Use an ammeter to measure key-off current flow at the battery: This method needs disconnecting one of the battery cables and connecting the ammeter in series between the battery and cable so any current flow will pass through the meter. Make sure you offer backup power to the electrical system before disconnecting the battery. As before, use the milliamp scale.
WHAT ARE THE CAUSES OF EXCESSIVE KEY OFF CURRENT DRAIN
Causes of excessive current drain from a vehicle battery include things like lights that remain on (trunk and hood lights, interior lights, brake lights, etc.) and also relays that may be stuck on, or modules that are not going to sleep or powering down. Keyless entry systems and anti-theft systems can often be the source of a significant key-off current drain on the battery.
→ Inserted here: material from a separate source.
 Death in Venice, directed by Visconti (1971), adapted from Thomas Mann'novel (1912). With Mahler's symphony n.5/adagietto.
A fuel pump relay that sticks on may keep the fuel pump running after the engine is shut off. A switch or relay that powers a rear window defogger can stick on, pulling current from the battery after the ignition is off. An electronic suspension module, ABS module or keyless entry module may remain active long after it should have powered down.
An accessory such as a DVD player, game console or cell phone charger left plugged into a rear seat power receptacle may be dragging power from the battery. So before you spend a lot of time trying to figure out where the amps are disappearing, check all of the cars power receptacles to see if something is plugged in that may be using power.
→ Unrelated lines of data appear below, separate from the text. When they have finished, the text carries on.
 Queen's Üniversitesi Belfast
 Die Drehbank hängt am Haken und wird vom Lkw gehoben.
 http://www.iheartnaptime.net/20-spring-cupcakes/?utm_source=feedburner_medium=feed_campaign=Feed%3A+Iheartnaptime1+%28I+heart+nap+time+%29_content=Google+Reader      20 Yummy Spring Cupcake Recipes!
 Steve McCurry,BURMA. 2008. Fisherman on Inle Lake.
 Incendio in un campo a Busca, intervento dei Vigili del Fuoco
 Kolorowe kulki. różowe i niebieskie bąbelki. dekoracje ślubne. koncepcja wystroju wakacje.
DISCOVERING THE CAUSE OF A KEY OFF CURRENT DRAIN
If the key-off current reading is above specifications (typically, more than 50 mA one hour after the car has been shut off), the current drain is too high. It’s time to begin pulling fuses and relays to find the fault.
Remove fuses and relays one at a time to discover circuit that is draining the battery.
Or, use a voltmeter to check for a voltage drop across each fuse. A voltage drop reading would show current flow in the circuit.
Refer to your car owner’s manual or a wiring diagram to identify the fuses and relays. Then pull the fuses and relays one at a time until the current reading drops. Stop pulling the fuses for the PCM or other KAM-sensitive modules until you have inspected all of the other circuits.
Once you’ve discovered the circuit that is causing the excessive current drain, check the relay, switch, module or other components in the circuit and change as needed.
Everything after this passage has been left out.